Population Parameters in White-tailed Deer

White-tailed deer are an important component of rangelands and a major economic resource in Texas. Billions of dollars are spent annually on white-tailed deer management and hunting.

East Foundation’s ranches are home to abundant and healthy deer populations that are not influenced by nutritional supplementation, hunting, or other common management practices. As such, deer herds on Foundation lands reflect a natural state, largely free of human involvement. This is unusual for ranches in south Texas.

Additionally, deer exist across all East Foundation ranches. These lands represent a broad range of environmental conditions (e.g., rainfall, soils, and vegetation) found in south Texas.

East Foundation lands are the ideal laboratory to answer questions relating to white-tailed deer populations. Outcomes from these studies often pertain to the region, the state, and in many cases the entire nation.

East Foundation and its research partners address important questions, such as:

  • Are body weights, body condition, antler size, lactation status, and ages different across Foundation lands? If so, why?

### Data provided
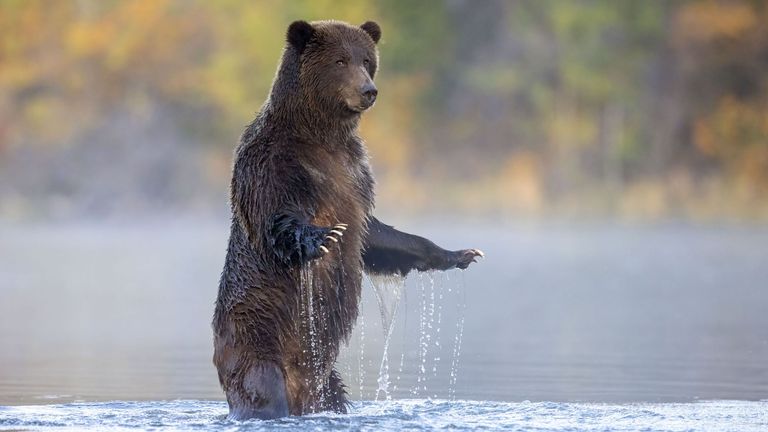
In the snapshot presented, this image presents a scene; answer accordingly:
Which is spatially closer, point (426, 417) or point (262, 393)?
point (262, 393)

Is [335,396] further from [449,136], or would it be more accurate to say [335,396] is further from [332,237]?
[449,136]

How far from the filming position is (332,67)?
8289mm

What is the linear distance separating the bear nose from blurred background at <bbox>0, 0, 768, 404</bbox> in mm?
12987

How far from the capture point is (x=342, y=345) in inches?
328

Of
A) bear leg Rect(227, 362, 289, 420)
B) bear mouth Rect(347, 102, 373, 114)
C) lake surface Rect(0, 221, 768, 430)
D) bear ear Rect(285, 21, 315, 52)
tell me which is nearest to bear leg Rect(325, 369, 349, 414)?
lake surface Rect(0, 221, 768, 430)

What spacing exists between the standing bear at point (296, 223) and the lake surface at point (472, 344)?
0.28 meters

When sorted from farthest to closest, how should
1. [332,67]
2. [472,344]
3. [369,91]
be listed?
[472,344] < [332,67] < [369,91]

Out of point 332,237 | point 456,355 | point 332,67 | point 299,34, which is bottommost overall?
point 456,355

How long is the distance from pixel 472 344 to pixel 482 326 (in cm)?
196

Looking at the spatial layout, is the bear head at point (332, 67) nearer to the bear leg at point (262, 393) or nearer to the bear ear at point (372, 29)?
the bear ear at point (372, 29)

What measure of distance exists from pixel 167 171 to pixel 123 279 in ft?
88.0

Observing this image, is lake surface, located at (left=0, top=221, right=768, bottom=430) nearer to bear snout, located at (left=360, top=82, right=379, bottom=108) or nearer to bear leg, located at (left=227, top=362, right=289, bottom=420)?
bear leg, located at (left=227, top=362, right=289, bottom=420)

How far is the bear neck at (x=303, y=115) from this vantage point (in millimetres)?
8281

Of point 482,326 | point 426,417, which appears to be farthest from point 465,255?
point 482,326
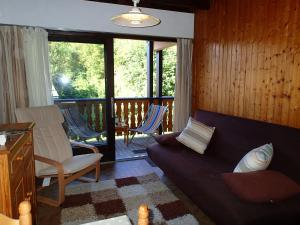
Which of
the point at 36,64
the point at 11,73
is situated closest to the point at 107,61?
the point at 36,64

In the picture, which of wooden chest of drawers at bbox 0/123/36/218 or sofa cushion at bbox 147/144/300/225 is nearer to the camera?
wooden chest of drawers at bbox 0/123/36/218

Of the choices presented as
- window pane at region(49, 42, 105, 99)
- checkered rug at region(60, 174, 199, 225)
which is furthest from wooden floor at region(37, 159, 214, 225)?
window pane at region(49, 42, 105, 99)

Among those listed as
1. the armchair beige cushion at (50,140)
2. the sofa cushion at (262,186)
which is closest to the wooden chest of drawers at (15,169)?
the armchair beige cushion at (50,140)

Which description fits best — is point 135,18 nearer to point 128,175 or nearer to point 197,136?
point 197,136

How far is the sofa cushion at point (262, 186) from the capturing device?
1599mm

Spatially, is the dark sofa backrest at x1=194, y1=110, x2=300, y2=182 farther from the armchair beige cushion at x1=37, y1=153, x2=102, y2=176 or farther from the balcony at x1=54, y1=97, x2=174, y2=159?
the balcony at x1=54, y1=97, x2=174, y2=159

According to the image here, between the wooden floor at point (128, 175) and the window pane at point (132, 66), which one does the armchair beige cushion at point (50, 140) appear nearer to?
the wooden floor at point (128, 175)

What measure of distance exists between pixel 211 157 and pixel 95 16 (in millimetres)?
2472

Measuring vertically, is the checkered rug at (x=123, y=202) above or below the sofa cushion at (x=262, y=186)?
below

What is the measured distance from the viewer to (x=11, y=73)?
2.81m

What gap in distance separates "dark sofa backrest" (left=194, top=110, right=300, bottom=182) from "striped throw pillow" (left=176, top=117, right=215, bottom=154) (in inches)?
4.7

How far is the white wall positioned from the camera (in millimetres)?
2812

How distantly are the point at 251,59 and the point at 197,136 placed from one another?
1105 millimetres

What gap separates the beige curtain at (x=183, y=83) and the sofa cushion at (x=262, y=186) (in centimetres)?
207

### Task
Carry on the text about white-tailed deer research on East Foundation lands, picking up right after its last bullet point. The records are drawn from a separate source unrelated to the text on white-tailed deer.

### Expected answer
  • What is the best way to count deer?
  • Are deer under stress? If so, why? How does stress affect reproduction and other productive processes?
  • Are deer infected with pathogens from ticks?
  • What is the best way to treat deer for ticks?
  • Do deer compete with cattle for shade? If so, which critter wins and why?
  • Which ear-tags are best for marking wild deer?

East Foundation is committed to generating scientific discoveries that benefit landowners and society. Knowledge gained from these unmanaged white-tailed deer herds will allow land stewards to make the best use of rangelands for both cattle production and wildlife conservation.